Suasana mendadak hening, perjalanan menuju desa Patian pun diiringi oleh keadaan penuh ketegangan.
...ΩΩΩΩΩ...
Sesampainya di salah satu rumah warga yang menjadi saksi kejadian kecelakaan itu, Ratu paling lebih dulu turun dari mobil.
Mia dan Mirza sudah mengelilingi Panca, Ratu yang melihat langsung terduduk lemas di teras depan milik warga sebagai saksi.
Kerumunan di ruang tamu seketika menyebar. Memberi tempat untuk Panca keluar dari kerumunan tersebut.
"Eh, ini Ratu kenapa, Rey? Kok nangis terduduk lemas gini?" Suara itu adalah suara Panca.
Ratu terdiam ketika telinganya mendengar suara yang ia kenal. Kepalanya mendongak, mendapati sosok laki-laki yang tengah ia khawatirkan.
"Hah? Mas Panca? Mas gak papa?"
Panca berjongkok di hadapan Ratu.
"Memangnya aku kenapa?" tanya Panca balik.
"Bukannya kecelakaan?"
"Iya bener sih, tapi gak parah banget lah. Aku nolongin anak kecil yang nyaris disrempet mobil di tikungan, jadi aku langsung pasang posisi buat ngelindungi dia. Sekarang anaknya masih trauma, sedihnya lagi dia ternyata udah gak punya keluarga." jelas Panca membuat Ratu memukul dadanya kesal.

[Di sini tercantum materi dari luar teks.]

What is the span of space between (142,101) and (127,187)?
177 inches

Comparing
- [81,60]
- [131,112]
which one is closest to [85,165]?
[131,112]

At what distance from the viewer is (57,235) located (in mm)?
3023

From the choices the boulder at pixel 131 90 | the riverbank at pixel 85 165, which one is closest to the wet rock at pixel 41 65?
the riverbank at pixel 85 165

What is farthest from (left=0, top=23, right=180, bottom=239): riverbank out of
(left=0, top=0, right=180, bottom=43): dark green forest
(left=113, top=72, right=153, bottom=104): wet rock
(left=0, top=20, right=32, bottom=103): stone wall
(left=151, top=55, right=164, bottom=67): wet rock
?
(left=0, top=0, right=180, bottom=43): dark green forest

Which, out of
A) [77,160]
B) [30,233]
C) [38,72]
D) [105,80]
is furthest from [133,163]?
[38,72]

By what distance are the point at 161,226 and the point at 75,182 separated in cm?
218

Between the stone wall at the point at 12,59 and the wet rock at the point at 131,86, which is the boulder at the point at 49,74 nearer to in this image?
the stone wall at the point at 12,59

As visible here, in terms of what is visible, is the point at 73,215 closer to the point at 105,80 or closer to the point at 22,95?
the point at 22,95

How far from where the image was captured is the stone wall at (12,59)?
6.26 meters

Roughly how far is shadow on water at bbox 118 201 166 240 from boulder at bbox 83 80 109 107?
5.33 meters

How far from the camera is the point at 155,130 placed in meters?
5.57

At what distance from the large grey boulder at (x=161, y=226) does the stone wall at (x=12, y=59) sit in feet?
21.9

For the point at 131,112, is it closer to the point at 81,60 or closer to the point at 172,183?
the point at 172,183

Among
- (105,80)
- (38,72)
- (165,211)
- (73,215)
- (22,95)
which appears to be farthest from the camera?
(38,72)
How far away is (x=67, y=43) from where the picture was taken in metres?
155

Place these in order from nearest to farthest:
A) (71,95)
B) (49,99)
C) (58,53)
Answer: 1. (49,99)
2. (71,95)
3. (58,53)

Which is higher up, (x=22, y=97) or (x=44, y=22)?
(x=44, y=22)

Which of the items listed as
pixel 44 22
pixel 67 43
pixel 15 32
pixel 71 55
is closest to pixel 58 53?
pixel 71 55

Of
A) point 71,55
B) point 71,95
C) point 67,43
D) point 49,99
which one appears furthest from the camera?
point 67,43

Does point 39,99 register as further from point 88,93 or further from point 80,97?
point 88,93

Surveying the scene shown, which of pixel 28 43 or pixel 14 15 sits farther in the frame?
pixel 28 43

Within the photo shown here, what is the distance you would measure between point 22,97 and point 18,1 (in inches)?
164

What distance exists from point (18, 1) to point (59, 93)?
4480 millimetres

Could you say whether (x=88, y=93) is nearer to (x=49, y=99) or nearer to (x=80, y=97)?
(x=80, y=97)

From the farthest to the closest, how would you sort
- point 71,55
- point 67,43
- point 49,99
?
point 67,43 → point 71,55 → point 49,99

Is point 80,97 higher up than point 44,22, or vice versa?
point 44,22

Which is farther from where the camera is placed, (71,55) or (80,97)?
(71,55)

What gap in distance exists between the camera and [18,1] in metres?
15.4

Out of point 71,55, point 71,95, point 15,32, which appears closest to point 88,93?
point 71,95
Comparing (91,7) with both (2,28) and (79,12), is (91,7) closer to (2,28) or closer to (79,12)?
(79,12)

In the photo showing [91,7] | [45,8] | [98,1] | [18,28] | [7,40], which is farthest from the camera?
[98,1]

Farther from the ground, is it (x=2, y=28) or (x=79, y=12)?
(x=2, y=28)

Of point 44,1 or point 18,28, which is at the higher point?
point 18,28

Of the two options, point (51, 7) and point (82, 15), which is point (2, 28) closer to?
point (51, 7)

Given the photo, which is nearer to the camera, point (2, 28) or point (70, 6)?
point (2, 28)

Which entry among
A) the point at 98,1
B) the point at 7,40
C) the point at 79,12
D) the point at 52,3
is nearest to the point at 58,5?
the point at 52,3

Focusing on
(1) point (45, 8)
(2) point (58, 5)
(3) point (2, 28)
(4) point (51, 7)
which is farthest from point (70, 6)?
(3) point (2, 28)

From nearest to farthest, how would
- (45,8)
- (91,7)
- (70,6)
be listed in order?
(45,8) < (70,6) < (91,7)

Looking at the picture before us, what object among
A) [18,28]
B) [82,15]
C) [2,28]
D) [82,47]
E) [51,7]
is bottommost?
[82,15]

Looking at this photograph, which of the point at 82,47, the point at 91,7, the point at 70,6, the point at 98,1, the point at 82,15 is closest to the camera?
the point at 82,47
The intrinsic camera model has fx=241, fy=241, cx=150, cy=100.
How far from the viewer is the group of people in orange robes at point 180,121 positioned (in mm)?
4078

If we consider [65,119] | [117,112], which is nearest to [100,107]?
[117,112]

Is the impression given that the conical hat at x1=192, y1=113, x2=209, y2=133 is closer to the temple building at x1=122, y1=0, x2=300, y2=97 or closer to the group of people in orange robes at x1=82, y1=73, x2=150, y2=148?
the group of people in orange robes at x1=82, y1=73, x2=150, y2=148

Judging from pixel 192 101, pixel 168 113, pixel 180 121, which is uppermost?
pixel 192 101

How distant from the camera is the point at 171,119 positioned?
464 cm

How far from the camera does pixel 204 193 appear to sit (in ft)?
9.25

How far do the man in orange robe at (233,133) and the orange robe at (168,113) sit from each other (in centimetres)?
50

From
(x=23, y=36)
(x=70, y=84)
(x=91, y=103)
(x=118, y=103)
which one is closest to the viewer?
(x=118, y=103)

"Mas Panca ngeselin! Bikin aku panik tau gak! Gak mau lagi liat atau dengar kabar soal Mas Panca lagi!" dengus kesal Ratu ngambek sampai berlari masuk ke mobil.

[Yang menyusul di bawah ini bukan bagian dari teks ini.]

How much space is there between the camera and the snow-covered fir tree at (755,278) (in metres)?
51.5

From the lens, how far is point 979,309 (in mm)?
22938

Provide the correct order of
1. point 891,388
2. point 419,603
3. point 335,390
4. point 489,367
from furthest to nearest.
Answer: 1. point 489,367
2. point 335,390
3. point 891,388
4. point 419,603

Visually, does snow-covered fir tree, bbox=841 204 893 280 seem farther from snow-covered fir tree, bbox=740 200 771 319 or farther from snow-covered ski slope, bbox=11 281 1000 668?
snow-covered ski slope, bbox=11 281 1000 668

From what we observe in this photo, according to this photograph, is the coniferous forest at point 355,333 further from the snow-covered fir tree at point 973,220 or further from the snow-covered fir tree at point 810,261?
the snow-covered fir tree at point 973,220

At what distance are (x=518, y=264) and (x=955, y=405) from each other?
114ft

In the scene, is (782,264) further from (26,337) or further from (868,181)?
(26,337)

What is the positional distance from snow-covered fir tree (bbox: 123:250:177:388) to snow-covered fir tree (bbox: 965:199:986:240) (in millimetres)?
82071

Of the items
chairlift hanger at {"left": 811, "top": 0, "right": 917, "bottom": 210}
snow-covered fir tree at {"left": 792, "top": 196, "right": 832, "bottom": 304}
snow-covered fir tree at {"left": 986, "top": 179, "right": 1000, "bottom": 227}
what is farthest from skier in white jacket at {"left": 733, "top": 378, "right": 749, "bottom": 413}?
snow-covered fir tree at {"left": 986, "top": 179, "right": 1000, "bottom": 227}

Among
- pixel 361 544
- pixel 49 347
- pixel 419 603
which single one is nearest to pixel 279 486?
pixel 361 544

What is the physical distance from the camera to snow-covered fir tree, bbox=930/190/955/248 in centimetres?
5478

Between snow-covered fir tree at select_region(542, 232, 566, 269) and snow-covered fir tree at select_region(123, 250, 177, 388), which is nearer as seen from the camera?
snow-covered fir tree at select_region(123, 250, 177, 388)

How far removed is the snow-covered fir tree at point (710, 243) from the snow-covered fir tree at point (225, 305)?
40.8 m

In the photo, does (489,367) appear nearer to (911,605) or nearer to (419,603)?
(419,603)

Reyza dan Bisma terkekeh. "Palingan ke mobil itu nangis, Mas. Kebiasaan kalau khawatir banget gitu akhirnya malah nangis." kata Reyza geleng-geleng kepala.
Sedangkan Intan dengan Ninda saling menatap satu sama lain. "Mas Panca kok bisa berusaha baik-baik aja sih?" heran Ninda.

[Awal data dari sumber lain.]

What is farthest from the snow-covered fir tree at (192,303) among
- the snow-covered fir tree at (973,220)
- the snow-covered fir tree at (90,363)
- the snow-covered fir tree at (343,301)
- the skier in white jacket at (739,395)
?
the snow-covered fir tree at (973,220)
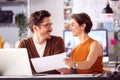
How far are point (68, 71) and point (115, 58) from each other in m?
2.35

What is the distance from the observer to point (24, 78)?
1.52 meters

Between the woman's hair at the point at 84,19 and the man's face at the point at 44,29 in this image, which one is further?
the woman's hair at the point at 84,19

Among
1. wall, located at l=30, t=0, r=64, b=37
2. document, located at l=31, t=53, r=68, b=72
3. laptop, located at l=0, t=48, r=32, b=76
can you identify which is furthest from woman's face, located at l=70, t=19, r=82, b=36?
wall, located at l=30, t=0, r=64, b=37

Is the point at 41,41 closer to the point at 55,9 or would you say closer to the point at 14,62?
the point at 14,62

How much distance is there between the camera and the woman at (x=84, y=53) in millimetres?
2584

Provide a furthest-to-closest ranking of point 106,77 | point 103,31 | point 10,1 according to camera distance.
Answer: point 10,1 → point 103,31 → point 106,77

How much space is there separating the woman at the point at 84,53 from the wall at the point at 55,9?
160 cm

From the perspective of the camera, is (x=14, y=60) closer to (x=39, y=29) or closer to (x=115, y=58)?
(x=39, y=29)

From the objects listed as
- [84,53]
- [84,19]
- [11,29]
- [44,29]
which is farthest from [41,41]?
[11,29]

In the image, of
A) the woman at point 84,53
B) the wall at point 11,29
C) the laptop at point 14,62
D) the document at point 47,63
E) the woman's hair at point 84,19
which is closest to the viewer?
the laptop at point 14,62

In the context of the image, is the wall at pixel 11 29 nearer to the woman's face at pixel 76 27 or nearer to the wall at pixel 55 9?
the wall at pixel 55 9

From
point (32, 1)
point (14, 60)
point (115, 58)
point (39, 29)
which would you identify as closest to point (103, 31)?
point (115, 58)

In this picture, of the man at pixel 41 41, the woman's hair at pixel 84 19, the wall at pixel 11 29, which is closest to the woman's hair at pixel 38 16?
the man at pixel 41 41

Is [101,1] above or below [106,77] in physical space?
above
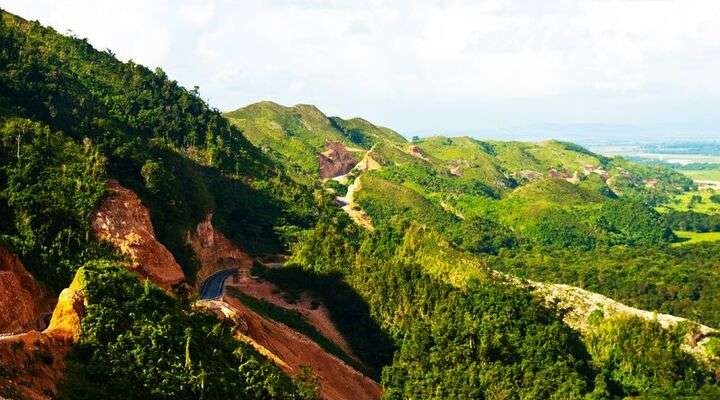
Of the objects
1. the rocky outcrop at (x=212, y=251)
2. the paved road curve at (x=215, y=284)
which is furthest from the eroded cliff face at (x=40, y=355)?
the rocky outcrop at (x=212, y=251)

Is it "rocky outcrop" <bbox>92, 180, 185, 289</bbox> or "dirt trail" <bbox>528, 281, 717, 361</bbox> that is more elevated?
"rocky outcrop" <bbox>92, 180, 185, 289</bbox>

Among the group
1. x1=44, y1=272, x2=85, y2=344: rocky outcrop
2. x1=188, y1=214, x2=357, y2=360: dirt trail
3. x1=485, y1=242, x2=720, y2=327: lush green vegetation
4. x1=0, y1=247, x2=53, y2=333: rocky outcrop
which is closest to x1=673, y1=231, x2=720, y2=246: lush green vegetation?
x1=485, y1=242, x2=720, y2=327: lush green vegetation

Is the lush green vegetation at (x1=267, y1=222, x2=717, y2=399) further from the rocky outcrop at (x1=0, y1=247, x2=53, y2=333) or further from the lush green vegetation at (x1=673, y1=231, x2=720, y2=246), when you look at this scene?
the lush green vegetation at (x1=673, y1=231, x2=720, y2=246)

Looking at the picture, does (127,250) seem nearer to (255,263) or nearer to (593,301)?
(255,263)

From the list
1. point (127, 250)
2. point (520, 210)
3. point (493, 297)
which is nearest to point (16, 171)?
point (127, 250)

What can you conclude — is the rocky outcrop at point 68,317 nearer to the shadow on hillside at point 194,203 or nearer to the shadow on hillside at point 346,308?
the shadow on hillside at point 194,203

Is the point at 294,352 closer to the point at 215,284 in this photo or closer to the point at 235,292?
the point at 235,292
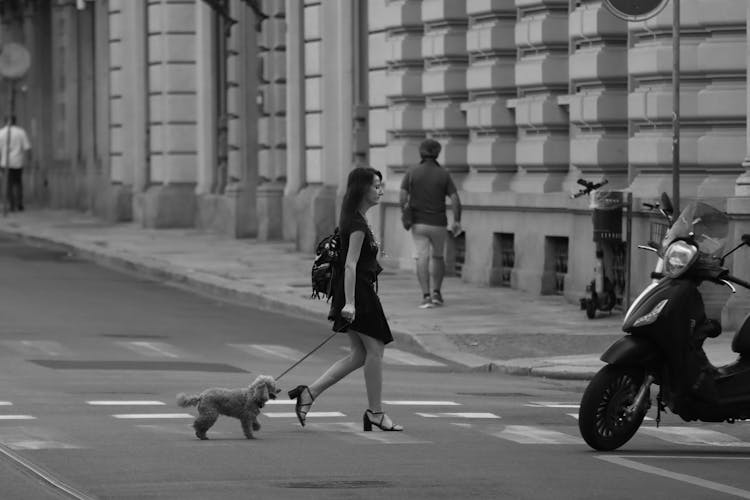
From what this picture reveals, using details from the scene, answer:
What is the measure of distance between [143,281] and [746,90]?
30.3 feet

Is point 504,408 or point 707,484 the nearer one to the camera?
point 707,484

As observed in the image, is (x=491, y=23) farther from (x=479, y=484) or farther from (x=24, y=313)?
(x=479, y=484)

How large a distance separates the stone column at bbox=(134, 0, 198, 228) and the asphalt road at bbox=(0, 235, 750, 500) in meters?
16.2

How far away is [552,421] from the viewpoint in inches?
508

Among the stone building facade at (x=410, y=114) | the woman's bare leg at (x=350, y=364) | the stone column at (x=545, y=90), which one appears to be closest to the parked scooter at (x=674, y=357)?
the woman's bare leg at (x=350, y=364)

Tak sengaja Ratu mendengar obrolan mereka dari mobil.
"Kalau aku bicarakan aslinya, nanti aku yang jahat. Masa terus-terusan bikin anak orang nangis," jawab Panca.
Intan menoleh memperhatikan kerumunan yang masih dilakukan oleh Mirza dan Mia.
"Lah, di dalam itu kenapa pada ngumpul jadi lingkaran gitu?"
"Ibu aku gak kuat nahan tangisannya. Karena beliau lihat video rekaman cctv yang di jalan. Jadi, keliatan kronologinya kayak apa."
Bisma mengernyit sembari menelisik bagian tubuh Panca yang terluka parah.
"Parahnya di bagian mana aja, Mas?"
"Di telinga sih tadi berdarah lumayan banyak, tapi udah langsung dibantu pertolongan pertama sama warga yang punya rumah ini. Terus tangan kiri lecet sama lutut juga. Udah sih itu aja, kalau dahi paling nyium aspal dikit."
Ratu masih berusaha memendam rasa ingin memeluk tubuh Panca.
"Terus yang mobil itu gimana, Mas?" tanya Reyza lagi.
"Mohon maaf ya, yang di mobil meninggal semua dua pria."
Karena tak tahan lagi, Ratu sontak berlari keluar dari mobil langsung memeluk Panca. Laki-laki yang sedikit terkesiap itu maklum.
"Mas, takut ..." Tangis pecah Ratu membasahi baju Panca saat kecelakaan.
"Gak papa, Ratu. Udah ya, aku gak papa. Ini musibah, gak ada di kalender. Semuanya udah takdir, alhamdulillah aku masih diberi kesempatan untuk hidup." kata-kata Pancasakti membuat semuanya tersadar bahwa hidup di dunia ini hanyalah sementara.